As one of my favourite authors Gurcharan Das has said, the difficult choice as we move further is that between saving the villager or saving the village. While this seems to be an awful choice to make, the Governments in all countries are having to decide when and to what extent to open up the economy and attempt a “V” shaped recovery, even as they run the risk of a repeat surge of infections with more contact happening between people in offices, factories and transportation even if restaurants and malls and cinema houses stay closed a lot longer. This is when the focus on a painless recovery will be most and entities like NES and SVP in Pune have already started creating livelihoods by funding poor women to make masks for all the people who will be returning to the streets of our cities and towns.
This is also the stage when entrepreneurs and company CEOs of larger employers will have to be counselled and, in many cases, entreated to be fair to their employees and suppliers and avoid job losses to the maximum extent possible. Any knee-jerk actions by corporations will have ripple effects on their suppliers and will further aggravate job losses and misery in the environment. Navigating carefully through recovery is essential to restore businesses and the economy to a new normal as soon as possible.
There will be a lot for all of us to do in both stages of recovery and resilience in work and life
Finally comes the importance of building resilience in business, economy and society even as the recovery process plays out over the next few weeks or even months. The extensive use of digital would have changed the nature of work inexorably and it is possible that the jobs that people were being trained for would cease to exist. Automation, Robotics and Artificial Intelligence will be the focus of all work planners because work from home becoming a norm and the need to continue a degree of social distancing to and from and at work will necessitate less use of human resources everywhere. Resilient corporations will be those which ensure multiskilled workforces and create the managerial capability to deliver value with distributed teams. In factories, workers co-existing with extensive low-cost automation will be the norm and most data centres will vanish into the cloud reducing the burden on the staff and in fact eliminating them altogether.

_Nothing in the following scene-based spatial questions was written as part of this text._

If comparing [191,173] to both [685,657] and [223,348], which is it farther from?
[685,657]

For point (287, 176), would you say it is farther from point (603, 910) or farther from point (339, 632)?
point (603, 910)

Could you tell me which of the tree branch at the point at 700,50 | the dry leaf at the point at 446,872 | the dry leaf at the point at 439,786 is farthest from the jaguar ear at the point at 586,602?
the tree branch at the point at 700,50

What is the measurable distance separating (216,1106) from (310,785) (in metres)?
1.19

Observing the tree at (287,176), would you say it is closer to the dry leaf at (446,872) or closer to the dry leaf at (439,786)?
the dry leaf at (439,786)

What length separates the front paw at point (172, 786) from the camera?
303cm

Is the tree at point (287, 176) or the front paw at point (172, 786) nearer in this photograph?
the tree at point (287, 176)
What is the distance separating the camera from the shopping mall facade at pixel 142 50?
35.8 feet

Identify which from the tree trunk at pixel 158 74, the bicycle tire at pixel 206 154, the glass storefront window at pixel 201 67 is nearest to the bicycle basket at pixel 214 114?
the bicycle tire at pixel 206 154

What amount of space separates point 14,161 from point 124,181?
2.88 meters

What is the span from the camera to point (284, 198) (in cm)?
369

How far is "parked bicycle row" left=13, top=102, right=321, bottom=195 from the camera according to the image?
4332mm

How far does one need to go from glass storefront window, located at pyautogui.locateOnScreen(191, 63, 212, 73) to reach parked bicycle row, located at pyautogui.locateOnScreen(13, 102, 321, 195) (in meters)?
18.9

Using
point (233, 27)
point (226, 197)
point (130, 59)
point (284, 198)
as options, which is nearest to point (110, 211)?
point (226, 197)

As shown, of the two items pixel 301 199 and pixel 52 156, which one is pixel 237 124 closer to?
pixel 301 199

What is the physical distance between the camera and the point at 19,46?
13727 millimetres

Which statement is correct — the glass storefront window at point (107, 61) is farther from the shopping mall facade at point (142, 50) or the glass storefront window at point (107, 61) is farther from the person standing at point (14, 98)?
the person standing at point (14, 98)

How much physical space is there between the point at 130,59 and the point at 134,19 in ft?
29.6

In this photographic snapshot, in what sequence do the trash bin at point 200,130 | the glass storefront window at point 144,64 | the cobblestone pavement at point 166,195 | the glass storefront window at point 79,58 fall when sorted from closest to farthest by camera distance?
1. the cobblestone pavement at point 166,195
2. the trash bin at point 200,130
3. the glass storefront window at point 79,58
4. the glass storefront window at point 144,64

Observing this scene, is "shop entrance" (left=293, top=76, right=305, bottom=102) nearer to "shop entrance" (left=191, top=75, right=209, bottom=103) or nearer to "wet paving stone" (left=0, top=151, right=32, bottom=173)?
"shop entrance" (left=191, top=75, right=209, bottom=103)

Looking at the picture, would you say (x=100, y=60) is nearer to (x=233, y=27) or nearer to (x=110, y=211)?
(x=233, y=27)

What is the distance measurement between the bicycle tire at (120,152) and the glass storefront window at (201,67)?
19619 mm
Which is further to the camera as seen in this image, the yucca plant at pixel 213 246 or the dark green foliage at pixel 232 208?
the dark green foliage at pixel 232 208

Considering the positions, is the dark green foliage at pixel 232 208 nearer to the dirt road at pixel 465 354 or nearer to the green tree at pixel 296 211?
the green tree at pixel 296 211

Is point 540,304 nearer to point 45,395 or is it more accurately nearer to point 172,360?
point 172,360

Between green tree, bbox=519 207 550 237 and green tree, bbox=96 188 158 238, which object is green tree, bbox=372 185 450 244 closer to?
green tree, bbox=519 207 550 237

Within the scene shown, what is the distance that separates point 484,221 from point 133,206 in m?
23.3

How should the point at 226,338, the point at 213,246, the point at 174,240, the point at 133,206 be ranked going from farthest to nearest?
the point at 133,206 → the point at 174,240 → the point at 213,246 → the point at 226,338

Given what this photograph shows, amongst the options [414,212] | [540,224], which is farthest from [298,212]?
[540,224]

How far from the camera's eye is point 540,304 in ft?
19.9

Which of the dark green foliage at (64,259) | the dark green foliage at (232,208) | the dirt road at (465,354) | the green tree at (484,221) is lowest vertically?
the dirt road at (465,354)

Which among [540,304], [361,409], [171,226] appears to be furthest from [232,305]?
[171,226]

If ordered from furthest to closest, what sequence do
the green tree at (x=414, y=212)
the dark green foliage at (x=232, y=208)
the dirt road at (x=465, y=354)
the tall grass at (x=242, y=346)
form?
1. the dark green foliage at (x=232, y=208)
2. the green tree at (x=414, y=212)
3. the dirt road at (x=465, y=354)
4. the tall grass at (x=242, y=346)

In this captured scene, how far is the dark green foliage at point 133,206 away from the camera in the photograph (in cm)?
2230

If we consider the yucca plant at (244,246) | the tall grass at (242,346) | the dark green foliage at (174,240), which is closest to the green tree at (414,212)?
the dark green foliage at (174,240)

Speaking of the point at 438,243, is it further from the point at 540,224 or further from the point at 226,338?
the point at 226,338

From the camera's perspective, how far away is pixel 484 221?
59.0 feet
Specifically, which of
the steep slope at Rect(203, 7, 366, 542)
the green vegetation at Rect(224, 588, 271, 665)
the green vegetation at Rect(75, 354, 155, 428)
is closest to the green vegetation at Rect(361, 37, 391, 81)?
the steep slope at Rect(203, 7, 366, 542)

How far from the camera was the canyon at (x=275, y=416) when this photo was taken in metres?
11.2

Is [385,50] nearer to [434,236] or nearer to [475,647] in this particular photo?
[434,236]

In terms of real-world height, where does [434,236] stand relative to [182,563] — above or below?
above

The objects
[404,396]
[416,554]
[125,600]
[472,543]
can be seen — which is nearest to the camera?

The International Labour Organisation (ILO) has come up with a rather disturbing prognosis that nearly two hundred million global citizens will lose their jobs by the end of the COVID crisis, which would cause huge stimulus and furlough pressure on Governments. But what is more disconcerting is that the jobs which tens of millions of this group were performing may not be reinstated again. The “new normal” of low employment, high automation and maximum “work from home” will free up real estate, put multiple indirect jobs in transportation, hospitality and security under pressure and demand very supportive emotional intelligence on the part of leaders.
There will be a lot for all of us to do in both stages of recovery and resilience in work and life. There are already concerns in India, a few weeks into the lockdown of widespread isolation by being cooped up in often unattractive home environments. The problems we have seen in the West of psychological issues and depression caused by poor human to human interaction will begin to surface in bustling Asian societies, particularly India. Many of us who have seen cycles of boom and bust in Indian and global environments will have a responsibility to counsel, guide and comfort many people who will be caught in the rapid transition of work processes that we should expect in every industry.
I have a favourite Chinese curse which goes “may you live in interesting times” and this time the “Chinese virus” as President Trump called it, has really brought this upon all of us!